More moans about the management of Monitoring in MQ

I was writing some Java code to process the various PCF messages produced by MQ. I got the code working and handling most of the different sorts of message types, statistics, accounting, change events etc in a couple of days. I then thought I’d spend the hour before breakfast to handle the monitoring records on midrange MQ. A couple of days! later, I got it to process the monitoring messages into useful data.

I had already written about the challenges of this data in a blog post Using the monitoring data provided via publish in MQ midrange, but I had not actually tried to write a program to process the data. In the post below I have included below some of the lessons I learned.

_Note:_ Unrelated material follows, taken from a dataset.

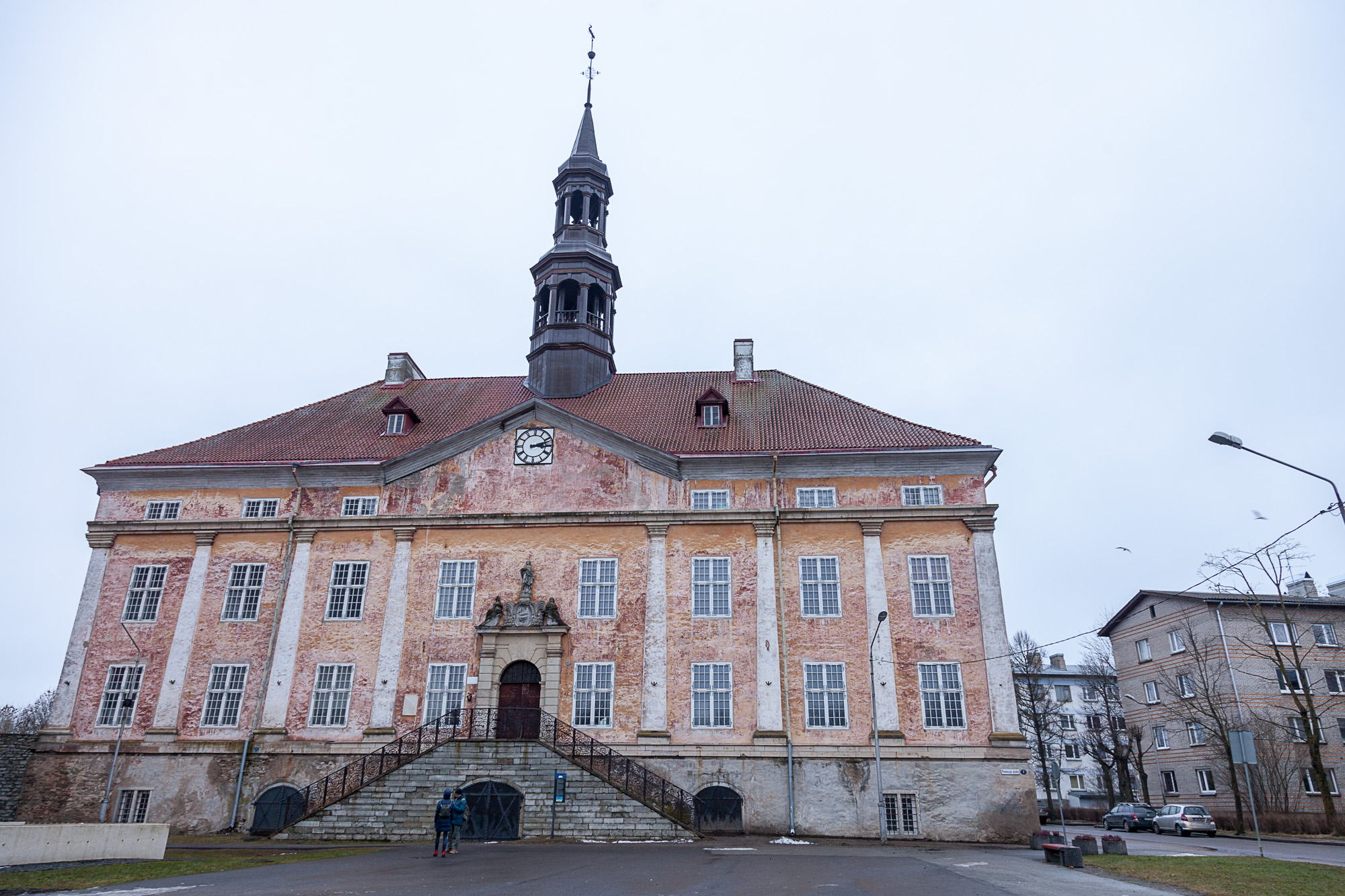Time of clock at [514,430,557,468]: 3:12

Summary of the Monitoring available

Most records are published every 10 seconds, but I have had examples where records were produced with an interval ranging from 0.008 seconds to 1700 seconds.
You can subscribe to different topics, for example statistics on the MQ APIs used, statistics on logging, and statistics on queue usage.
The information is not like any other MQ PCF data where you have a field called MQConstants.MQCAMO_START_DATE.
There is meta data which describes the data. You get a field with Unit information, and a description. Good theory, does not work well in practice.
If you subscribe to Meta information you get information about the data fields. This is not very helpful if you are running MQ in an enterprise where there is centralized monitoring and reporting, for example into Splunk, spread sheets on ElasticSearch, and where data is sent to a remote site.
Data fields are identified by three fields; class,type and record. Class could be DISK; type could be Log; and record is a number 12 meaning “Log write, data size”.

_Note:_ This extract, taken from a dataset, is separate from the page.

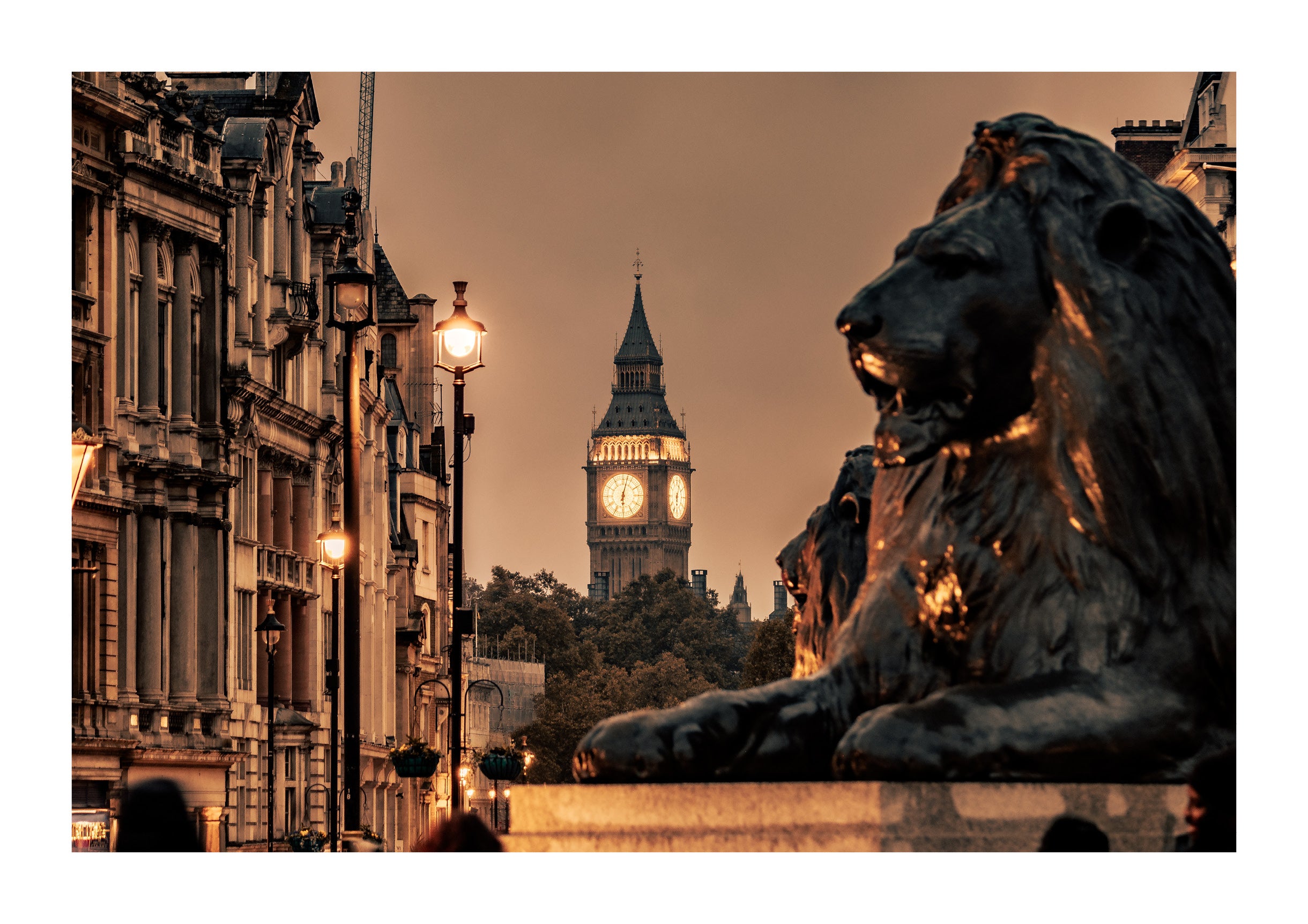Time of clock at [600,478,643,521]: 6:02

Subscribing to information.

You can write code to create a subscription when your program is running and so get notified of the data and meta data only while your program is running; or you can manually create a subscription, so you always have the data (until your queue fills up).

DEFINE SUB(COLINDISKLOG)
TOPICSTR(‘$SYS/MQ/INFO/QMGR/QMA/Monitor/DISK/Log’)
DEST(COLINMON) USERDATA(COLINDISK)

Will get the data for Queue Manager QMA, the DISK, Log section. Note the case of the data.

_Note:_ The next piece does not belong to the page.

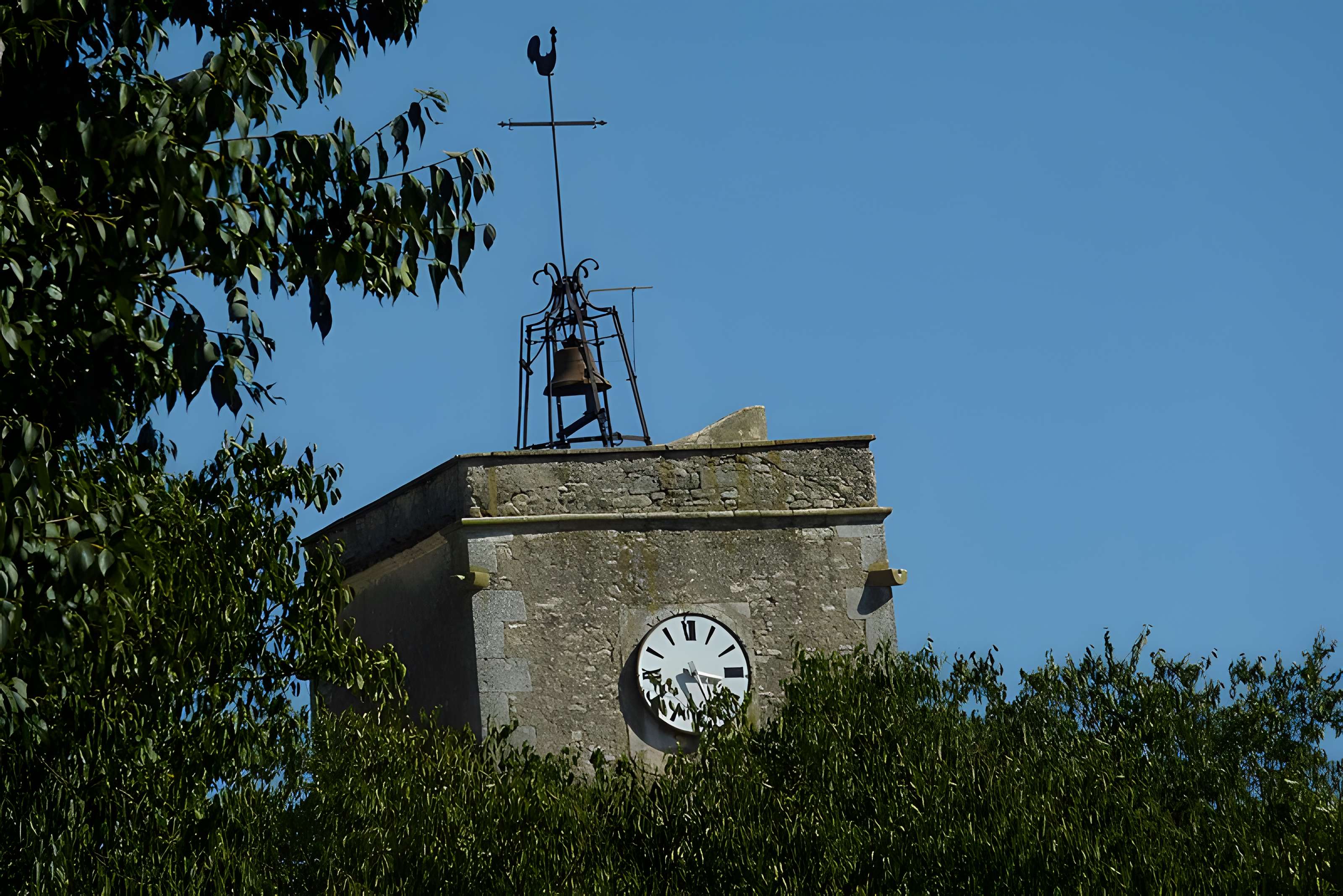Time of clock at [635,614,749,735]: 5:16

You cannot use a generic for the queue manager name, so you need a unique subscription for each queue manager. (I cannot see why the the queue manager is needed on midrange, perhaps someone can tell me). The queue manager name is available in the MQMD.ReplyToQMgr field.

You can ask that the meta information is sent to a queue (whenever the subscription is made) for example

DEF SUB(COLINDISKLOGMETA)
TOPICSTR(‘$SYS/MQ/INFO/QMGR/QMA/Monitor/METADATA/DISK/Log’)
DEST(COLINMON) USERDATA(COLINDISK)

The queue can be a remote queue with the target queue on your monitoring environment.

MQRFH2 and message properties

With the data, there is message property data about the message, for example the topic, and any user data. I could not get get the supplied java methods to skip the RFH2 data. This was using the MQheader class.

If I used gmo.options = … MQConstants.MQGMO_PROPERTIES_IN_HANDLE, the data was returned as properties, and not as an RFH2 header, so the PCFMessage class worked with the message.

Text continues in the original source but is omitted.